Is a stochastic matrix always diagonalizable?

Question

Let $A$ be a $n$-by-$n$ left stochastic matrix.

The followings are the properties I found so far:

Algebraic Property

$A$ has left eigenvector $[1,1,\cdots,1]$ ($n$ 1s) with corresponding eigenvalue $1$.

Geometric Property

Let $S$ be a $(n-1)$-simplex whose vertices are at $[1,0,\cdots,0],[0,1,\cdots,0],\cdots,[0,0,\cdots,1]$, border inclusive.

Then $A$ maps $S$ within $S$. (Linearly, of course)

Question

By the geometric property, It seems intuitively clear that:

• $A$ has a right eigenvector within $S$ with corresponding eigenvalue $1$.
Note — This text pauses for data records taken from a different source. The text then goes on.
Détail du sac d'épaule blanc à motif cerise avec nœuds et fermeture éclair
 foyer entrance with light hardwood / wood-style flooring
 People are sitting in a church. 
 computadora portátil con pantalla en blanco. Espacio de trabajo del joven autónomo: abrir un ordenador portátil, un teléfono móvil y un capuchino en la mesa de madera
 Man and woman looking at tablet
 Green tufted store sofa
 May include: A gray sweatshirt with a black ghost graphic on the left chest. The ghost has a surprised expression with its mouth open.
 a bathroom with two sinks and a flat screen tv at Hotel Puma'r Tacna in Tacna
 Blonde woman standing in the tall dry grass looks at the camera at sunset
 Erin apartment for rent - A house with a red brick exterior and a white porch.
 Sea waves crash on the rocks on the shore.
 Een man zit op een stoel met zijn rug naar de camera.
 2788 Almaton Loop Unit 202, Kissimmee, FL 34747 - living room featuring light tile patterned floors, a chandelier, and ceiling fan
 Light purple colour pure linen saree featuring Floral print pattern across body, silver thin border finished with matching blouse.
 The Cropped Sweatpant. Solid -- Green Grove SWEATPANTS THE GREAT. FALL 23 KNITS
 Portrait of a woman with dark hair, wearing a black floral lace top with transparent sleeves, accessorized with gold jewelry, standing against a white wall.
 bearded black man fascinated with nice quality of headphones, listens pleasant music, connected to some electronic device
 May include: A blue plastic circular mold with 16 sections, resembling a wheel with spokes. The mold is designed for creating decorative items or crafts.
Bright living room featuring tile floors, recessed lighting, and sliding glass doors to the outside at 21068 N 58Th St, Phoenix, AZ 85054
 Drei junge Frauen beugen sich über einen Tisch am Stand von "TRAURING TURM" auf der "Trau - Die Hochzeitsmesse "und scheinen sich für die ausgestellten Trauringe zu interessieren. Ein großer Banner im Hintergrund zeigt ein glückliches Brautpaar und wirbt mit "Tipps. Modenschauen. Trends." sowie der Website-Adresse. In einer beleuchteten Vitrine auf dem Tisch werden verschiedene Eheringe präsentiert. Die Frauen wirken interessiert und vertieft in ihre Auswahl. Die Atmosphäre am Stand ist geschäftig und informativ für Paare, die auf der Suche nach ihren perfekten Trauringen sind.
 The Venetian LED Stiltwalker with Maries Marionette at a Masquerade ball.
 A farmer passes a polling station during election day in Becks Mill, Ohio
• Along with the vector above, $n-1$ vectors from the (hyper)plane that passes through the origin and is orthogonal to $[1,1,\cdots,1]^T$ complete a basis of the eigenspace of $A$.

Is this true?

Answer 1

The answer to your first question is yes. In general, for any square matrix $A$ (not just the stochastic ones), $A$ has a left eigenvector corresponding to an eigenvalue $\lambda$ if and only if it has a right eigenvector corresponding to the same eigenvalue. In fact, the two eigenspaces have the same dimension, because $\lambda I-A$ has the same nullity as $\lambda I-A^\top$.

The answer to your second question is negative. See Gerry Myerson's answer to another question for a counterexample.